Abstract In infrared target detection, infrared images suffer from problems such as low resolution, low signal-to-noise ratio, and poor contrast. These issues make it difficult to clearly present the edges and details of targets, resulting in insufficient extraction of multi-scale edge information and fine-grained features. Meanwhile, infrared targets exhibit diverse scales, complex features, and are prone to motion blur, which further increases the difficulty of feature extraction and leads to low detection accuracy and serious missed detections. To address these challenges, we propose a Context Edge MultiScale Fusion- You Only Look Once (CMF-YOLO) algorithm for infrared target detection. Firstly, to address the issues of insufficient extraction of multi-scale edge information and excessive background interference, a cross stage partial-multi-scale edge information selection module is designed within the backbone network and neck of the model.
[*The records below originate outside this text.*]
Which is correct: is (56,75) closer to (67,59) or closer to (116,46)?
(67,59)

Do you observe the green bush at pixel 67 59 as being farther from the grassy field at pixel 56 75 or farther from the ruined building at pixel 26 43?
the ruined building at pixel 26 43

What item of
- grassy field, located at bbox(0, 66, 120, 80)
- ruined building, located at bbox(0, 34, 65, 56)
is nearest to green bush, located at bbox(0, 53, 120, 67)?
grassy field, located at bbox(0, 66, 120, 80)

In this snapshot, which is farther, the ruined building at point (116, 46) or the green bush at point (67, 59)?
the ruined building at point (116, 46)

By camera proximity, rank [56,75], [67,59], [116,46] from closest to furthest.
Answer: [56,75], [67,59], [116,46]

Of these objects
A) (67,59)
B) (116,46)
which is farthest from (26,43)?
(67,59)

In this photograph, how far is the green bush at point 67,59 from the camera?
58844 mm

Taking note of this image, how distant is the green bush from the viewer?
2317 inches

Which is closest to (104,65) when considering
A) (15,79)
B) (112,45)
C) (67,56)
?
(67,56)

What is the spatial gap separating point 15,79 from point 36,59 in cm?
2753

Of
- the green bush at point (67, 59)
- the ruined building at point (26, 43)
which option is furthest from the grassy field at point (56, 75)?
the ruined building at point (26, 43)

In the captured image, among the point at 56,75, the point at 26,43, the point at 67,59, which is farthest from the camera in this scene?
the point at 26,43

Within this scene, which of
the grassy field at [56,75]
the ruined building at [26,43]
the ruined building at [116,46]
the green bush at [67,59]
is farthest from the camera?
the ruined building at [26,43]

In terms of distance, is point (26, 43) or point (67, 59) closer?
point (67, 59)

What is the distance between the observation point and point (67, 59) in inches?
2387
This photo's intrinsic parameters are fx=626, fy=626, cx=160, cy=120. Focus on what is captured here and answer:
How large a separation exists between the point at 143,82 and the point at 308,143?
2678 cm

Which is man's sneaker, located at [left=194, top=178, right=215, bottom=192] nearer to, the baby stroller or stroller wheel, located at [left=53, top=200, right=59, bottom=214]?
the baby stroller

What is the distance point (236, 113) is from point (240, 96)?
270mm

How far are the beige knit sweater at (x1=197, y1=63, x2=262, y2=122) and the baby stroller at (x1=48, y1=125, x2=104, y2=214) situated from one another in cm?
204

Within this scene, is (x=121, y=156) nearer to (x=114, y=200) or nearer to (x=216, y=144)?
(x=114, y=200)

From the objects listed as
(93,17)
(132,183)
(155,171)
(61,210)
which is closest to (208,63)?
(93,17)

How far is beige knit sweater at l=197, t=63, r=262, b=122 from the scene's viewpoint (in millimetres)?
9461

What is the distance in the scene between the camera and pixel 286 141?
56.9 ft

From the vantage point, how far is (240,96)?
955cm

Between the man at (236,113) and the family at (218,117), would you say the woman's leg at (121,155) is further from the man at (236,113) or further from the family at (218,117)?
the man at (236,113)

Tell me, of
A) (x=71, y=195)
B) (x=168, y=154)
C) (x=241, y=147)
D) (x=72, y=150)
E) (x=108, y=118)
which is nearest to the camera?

This module enables the model to select the features most relevant to the target from multi-scale edge information, effectively reducing background interference and thus contributing to more precise target localization. Secondly, the conventional spatial pyramid pooling-fast (SPPF) structure employs a static pooling scale during the process, which hinders its capacity to adapt to the varied target scales and intricate characteristics inherent in infrared images. To address this issue, we propose a module called feature pyramid shared dilated convolution as an alternative to SPPF, which combines shared dilation convolution with the feature pyramid structure to effectively improve the accuracy and efficiency of target detection. In addition, a small target detection layer P2 is introduced to improve the detection accuracy of small targets. Moreover, Inner-SIoU is adopted as a new localization regression loss function to enhance the learning capability for small target samples and accelerate the convergence of regression bounding boxes. Comparative experiments are conducted on the Alpha Track dataset captured by iRay Technology, as well as on the publicly available FLIR and NEU-DET datasets. The results demonstrate that the CMF-YOLO algorithm achieves an mAP@0.5 of 92.3% on the Alpha Track dataset, 86.6% on the FLIR dataset, and 87.9% on the NEU-DET dataset. These findings confirm the applicability and high accuracy of the proposed method in infrared target detection tasks.